Please answer from the Tom Thumb CPU core description: what clock speed does the default DE0-Nano board configuration use?
— start Document passage —
A small RISC-V RV32I core written in VHDL, intended as testbed for my personal VHDL learning
Switch branches/tags
Nothing to show
Clone or download


Tom Thumb RISC-V CPU core and demo system

WARNING: I stopped working on this project and basically developed something very similar in Verilog, which IMO has better open-source tools available. The result is SPU32, which can be found over at https://github.com/maikmerten/spu32 and applies some lessons learned from Tom Thumb.

This repository contains the VHDL sources for a simple CPU design which executes RV32I RISC-V instructions (http://riscv.org/) and some peripherals for testing. Also included are project files for the Terasic DE0-Nano board (containing an Altera Cyclone IV FPGA) and some programs (mostly assembler) to test the design.

My main motivation for this project is to learn VHDL - the code quality and feature set reflects this. No guarantees! Feel free to use the code in any way you see fit, though (see LICENSE file).

Primary design goals are simplicity of the design and lightness regarding consumption of FPGA resources. Currently, the complete designs fits within ~1400 LEs on a Cyclone IV FPGA, ~925 LEs being used by the CPU core. The design safely can be clocked at over 80 MHz on Cyclone IV devices, although the default configuration for the DE0-Nano board clocks it at merely 50 MHz.

To reflect its design sophistication and technical prowess, the design is named after Tom Thumb, an experimental locomotive design from 1830. https://en.wikipedia.org/wiki/Tom_Thumb_%28locomotive%29

CPU Core


The CPU executes the RV32I subset of the RISC-V instruction set. Instructions need several cycles to execute, as they progress through fetch, decode, execute, memory and writeback stages (depending on the instruction type). For compactness, the ALU is reused over several cycles to compute the instruction result, program counter value and memory address. Shift operations keep the ALU busy for several cycles, with the number of additional cycles being equal to the shift amount (shifts are done one bit position at a time).

The speed of instruction fetch and load/store instructions is highly dependent on the bus interface. Currently, the only CPU interface available implements a Wishbone bus (http://cdn.opencores.org/downloads/wbspec_b4.pdf) with a data width of 8 bit (!) and an address width of 32 bit (bus_wb8.vhd). Four bus cycles are needed to fetch 32 bits, which means that performance is completely dominated by the dozen clock cycles needed to complete instruction fetch. Performance can thus trivially be improved by, e.g., plumbing in a 32-bit bus interface.

Basically, Tom Thumb implements a 2014 instruction set with (at best) 1970ies implementation features ;-)

The core starts execution at address 0x00000000, where a jump instruction to a bootstrap routine should be present.
— end Document passage —
— start Information provided —
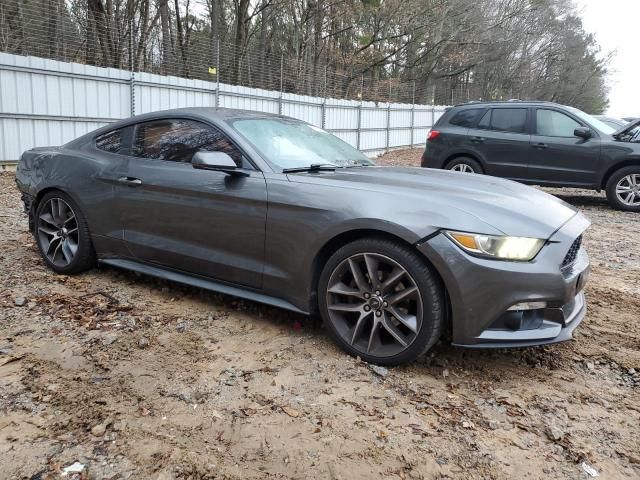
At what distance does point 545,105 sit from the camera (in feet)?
29.3

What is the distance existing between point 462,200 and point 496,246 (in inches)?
13.8

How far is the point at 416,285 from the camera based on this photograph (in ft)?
9.23

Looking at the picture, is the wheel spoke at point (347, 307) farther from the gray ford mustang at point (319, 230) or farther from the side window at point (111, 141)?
the side window at point (111, 141)

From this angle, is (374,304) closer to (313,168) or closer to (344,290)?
(344,290)

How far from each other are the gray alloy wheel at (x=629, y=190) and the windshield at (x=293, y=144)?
6113 millimetres

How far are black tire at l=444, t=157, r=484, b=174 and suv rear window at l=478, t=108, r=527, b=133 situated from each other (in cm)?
63

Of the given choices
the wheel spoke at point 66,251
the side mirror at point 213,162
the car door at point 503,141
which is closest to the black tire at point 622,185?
the car door at point 503,141

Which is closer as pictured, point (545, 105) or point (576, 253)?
point (576, 253)

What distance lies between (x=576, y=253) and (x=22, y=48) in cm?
1123

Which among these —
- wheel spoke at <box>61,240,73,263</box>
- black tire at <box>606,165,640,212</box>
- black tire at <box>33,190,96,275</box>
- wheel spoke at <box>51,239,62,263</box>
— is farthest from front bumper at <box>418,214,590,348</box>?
black tire at <box>606,165,640,212</box>

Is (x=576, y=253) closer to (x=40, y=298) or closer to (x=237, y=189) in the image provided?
(x=237, y=189)

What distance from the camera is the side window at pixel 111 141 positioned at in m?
4.19

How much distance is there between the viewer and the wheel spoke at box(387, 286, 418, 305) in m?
2.83

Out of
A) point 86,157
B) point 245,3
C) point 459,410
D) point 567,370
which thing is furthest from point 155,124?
point 245,3
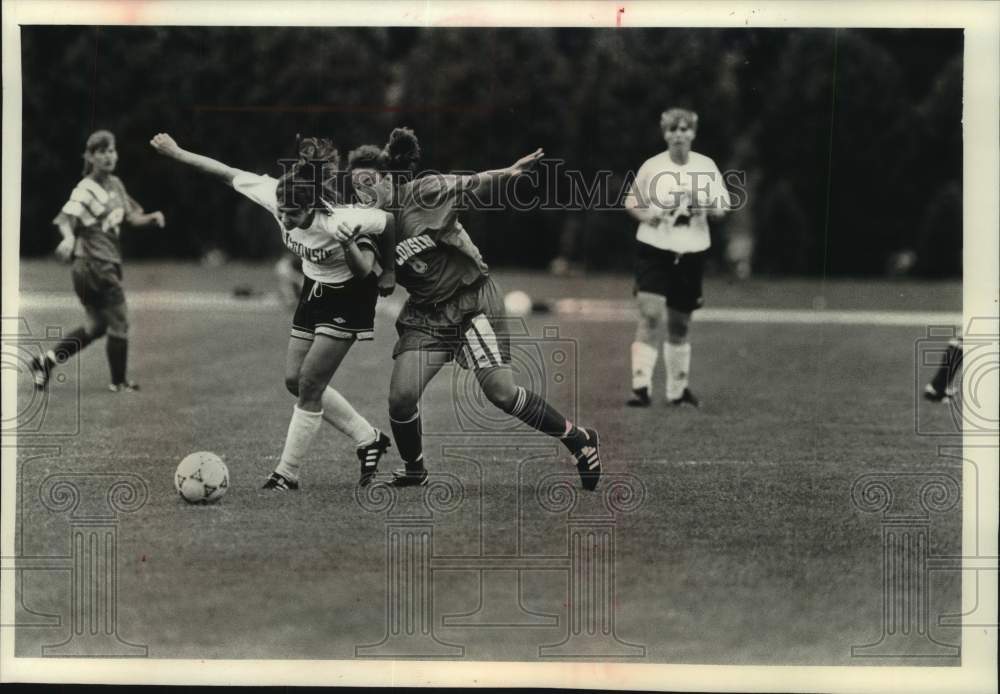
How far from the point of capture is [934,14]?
8.17 meters

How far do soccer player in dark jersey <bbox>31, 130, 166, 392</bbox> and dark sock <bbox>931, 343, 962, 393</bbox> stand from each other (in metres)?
7.04

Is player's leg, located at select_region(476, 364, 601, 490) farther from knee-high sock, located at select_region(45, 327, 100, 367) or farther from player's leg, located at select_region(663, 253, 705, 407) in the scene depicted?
knee-high sock, located at select_region(45, 327, 100, 367)

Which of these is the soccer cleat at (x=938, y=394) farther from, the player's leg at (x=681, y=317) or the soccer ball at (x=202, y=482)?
the soccer ball at (x=202, y=482)

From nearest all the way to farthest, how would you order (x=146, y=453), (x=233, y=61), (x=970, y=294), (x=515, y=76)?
(x=970, y=294)
(x=146, y=453)
(x=233, y=61)
(x=515, y=76)

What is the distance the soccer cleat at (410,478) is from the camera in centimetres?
862

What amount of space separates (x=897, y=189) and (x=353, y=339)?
2361cm

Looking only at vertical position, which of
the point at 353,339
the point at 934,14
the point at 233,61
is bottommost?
the point at 353,339

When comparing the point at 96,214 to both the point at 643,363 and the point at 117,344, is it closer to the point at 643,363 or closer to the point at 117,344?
the point at 117,344

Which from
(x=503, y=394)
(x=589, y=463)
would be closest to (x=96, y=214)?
(x=503, y=394)

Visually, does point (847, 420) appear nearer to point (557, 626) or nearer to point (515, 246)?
point (557, 626)

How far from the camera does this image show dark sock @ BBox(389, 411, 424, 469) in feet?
27.7

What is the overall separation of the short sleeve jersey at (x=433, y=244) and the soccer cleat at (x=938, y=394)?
5.79 meters

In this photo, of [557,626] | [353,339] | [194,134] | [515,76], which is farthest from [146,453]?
[515,76]

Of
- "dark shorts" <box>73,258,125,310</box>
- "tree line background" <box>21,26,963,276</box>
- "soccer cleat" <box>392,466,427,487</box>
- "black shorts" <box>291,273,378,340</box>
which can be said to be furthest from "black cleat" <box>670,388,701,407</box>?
"tree line background" <box>21,26,963,276</box>
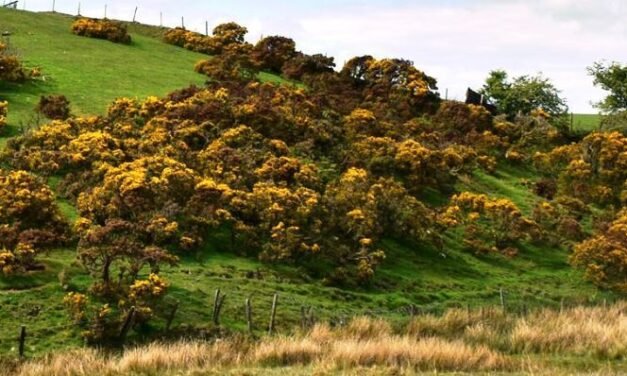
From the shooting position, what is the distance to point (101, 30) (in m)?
69.9

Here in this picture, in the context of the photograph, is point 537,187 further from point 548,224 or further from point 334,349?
point 334,349

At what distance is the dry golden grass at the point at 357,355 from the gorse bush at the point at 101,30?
56.0 meters

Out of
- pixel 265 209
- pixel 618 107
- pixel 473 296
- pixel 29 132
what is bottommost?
pixel 473 296

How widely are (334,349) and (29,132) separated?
26.6m

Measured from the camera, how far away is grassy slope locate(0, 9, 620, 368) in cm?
2419

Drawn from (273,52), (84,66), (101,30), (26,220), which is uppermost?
(101,30)

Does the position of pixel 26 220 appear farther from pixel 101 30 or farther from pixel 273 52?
pixel 101 30

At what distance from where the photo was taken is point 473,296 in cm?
3169

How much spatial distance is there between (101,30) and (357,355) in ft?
199

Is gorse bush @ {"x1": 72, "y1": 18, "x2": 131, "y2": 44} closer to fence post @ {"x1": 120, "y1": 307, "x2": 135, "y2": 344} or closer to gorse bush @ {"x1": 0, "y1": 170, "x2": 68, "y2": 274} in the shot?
gorse bush @ {"x1": 0, "y1": 170, "x2": 68, "y2": 274}

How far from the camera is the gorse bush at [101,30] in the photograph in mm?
69375

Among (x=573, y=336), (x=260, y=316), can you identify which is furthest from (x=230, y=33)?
(x=573, y=336)

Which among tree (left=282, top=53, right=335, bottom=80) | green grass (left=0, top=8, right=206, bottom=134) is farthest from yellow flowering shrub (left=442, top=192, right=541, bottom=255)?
tree (left=282, top=53, right=335, bottom=80)

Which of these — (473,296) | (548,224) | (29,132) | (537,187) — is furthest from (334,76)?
(473,296)
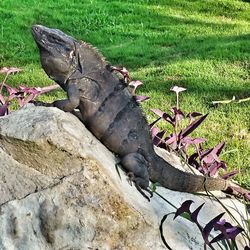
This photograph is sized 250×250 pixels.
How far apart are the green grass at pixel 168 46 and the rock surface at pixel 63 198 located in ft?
7.40

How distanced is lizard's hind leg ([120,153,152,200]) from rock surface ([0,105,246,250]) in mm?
Answer: 151

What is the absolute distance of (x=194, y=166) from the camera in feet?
13.9

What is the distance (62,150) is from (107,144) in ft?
1.48

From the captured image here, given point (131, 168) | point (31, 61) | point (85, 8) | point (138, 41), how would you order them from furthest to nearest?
point (85, 8), point (138, 41), point (31, 61), point (131, 168)

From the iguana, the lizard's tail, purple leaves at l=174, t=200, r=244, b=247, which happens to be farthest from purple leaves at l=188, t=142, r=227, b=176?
purple leaves at l=174, t=200, r=244, b=247

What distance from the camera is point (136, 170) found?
3.13 metres

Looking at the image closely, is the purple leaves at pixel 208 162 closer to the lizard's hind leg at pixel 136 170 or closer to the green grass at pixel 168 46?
the green grass at pixel 168 46

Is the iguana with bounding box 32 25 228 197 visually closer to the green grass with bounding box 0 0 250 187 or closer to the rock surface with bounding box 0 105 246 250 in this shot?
the rock surface with bounding box 0 105 246 250

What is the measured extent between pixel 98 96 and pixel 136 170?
0.38 m

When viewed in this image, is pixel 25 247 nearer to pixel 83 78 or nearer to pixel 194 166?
pixel 83 78

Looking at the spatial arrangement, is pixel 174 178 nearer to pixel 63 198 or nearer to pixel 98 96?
pixel 98 96

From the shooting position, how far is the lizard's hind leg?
123 inches

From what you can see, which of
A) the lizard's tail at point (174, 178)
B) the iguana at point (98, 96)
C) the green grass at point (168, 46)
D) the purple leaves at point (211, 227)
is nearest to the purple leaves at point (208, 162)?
the lizard's tail at point (174, 178)

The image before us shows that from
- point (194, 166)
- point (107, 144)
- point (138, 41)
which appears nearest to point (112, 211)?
point (107, 144)
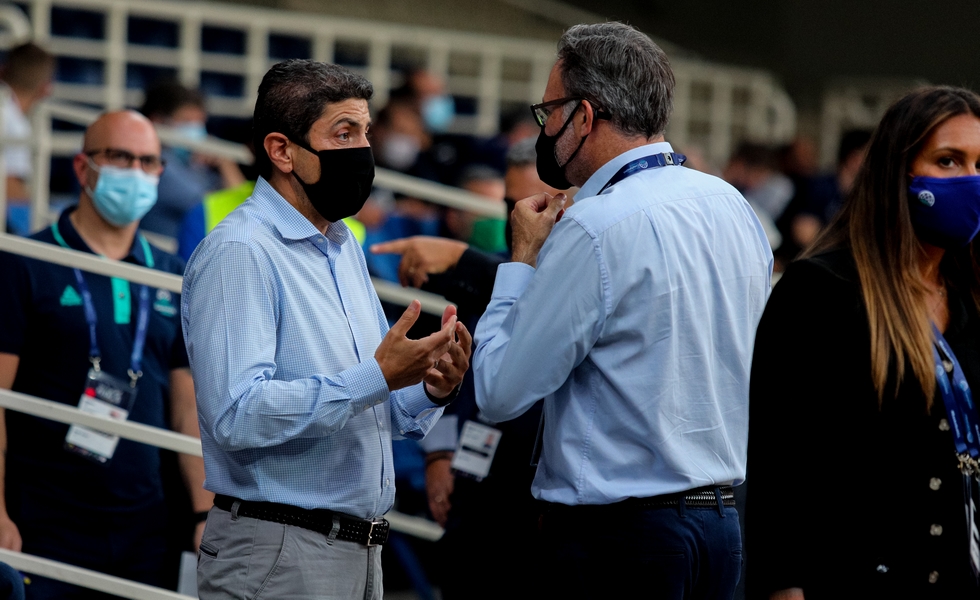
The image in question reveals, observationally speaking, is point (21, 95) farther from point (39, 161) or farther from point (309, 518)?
point (309, 518)

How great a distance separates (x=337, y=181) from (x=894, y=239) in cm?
125

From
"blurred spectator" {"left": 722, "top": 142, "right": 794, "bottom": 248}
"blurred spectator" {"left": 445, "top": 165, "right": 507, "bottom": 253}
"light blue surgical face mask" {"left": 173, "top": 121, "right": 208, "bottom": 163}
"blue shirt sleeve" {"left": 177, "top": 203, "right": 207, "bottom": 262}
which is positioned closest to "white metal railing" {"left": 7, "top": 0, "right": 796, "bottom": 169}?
"blurred spectator" {"left": 722, "top": 142, "right": 794, "bottom": 248}

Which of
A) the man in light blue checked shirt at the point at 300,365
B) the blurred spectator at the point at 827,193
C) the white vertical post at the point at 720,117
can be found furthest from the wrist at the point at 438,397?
the white vertical post at the point at 720,117

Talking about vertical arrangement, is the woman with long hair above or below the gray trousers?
above

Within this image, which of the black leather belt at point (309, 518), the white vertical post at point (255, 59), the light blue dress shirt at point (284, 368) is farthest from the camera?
the white vertical post at point (255, 59)

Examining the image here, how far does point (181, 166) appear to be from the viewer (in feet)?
20.4

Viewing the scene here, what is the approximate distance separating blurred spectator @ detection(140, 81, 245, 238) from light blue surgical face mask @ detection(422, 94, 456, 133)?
318 centimetres

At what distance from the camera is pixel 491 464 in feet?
12.0

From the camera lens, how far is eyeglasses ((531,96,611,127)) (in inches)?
103

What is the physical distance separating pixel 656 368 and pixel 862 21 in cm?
1512

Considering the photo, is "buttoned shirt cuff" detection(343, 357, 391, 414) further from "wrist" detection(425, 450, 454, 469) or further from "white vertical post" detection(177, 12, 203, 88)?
"white vertical post" detection(177, 12, 203, 88)

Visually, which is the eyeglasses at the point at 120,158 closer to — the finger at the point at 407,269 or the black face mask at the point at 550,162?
the finger at the point at 407,269

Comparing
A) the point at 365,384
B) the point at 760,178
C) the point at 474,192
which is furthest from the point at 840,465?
the point at 760,178

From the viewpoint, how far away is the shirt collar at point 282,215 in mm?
2662
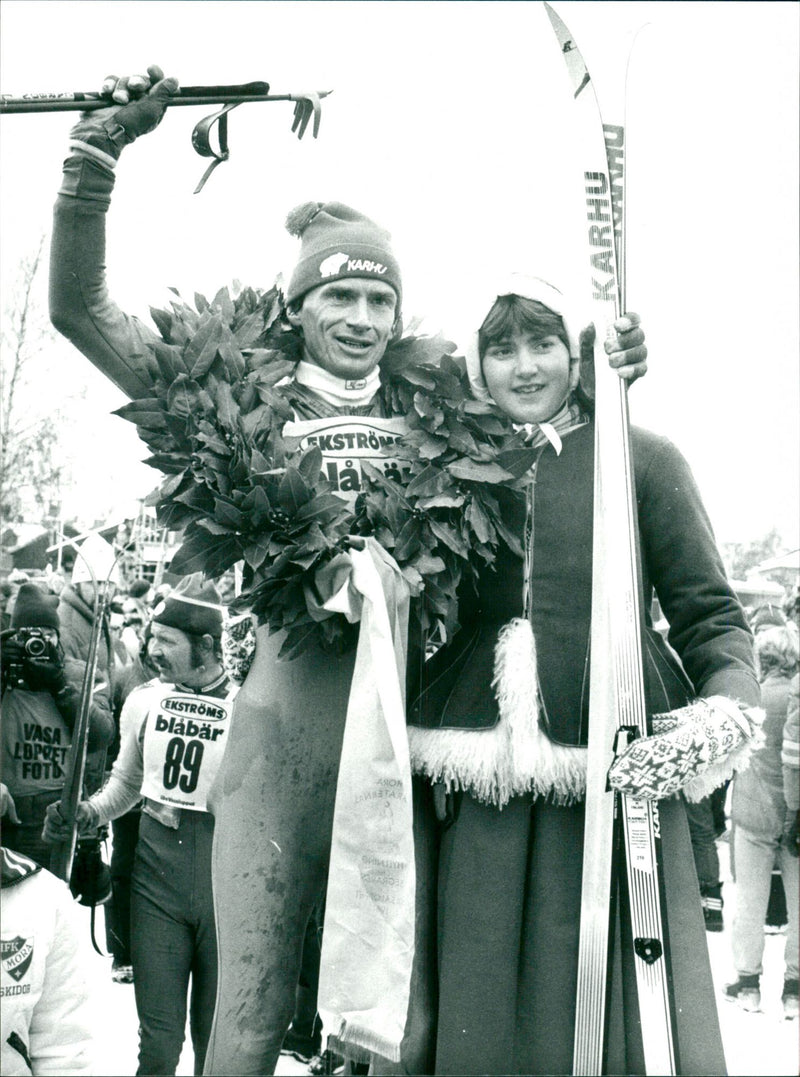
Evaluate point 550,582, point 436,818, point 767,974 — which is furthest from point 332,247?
— end Information provided —
» **Reply**
50 MHz.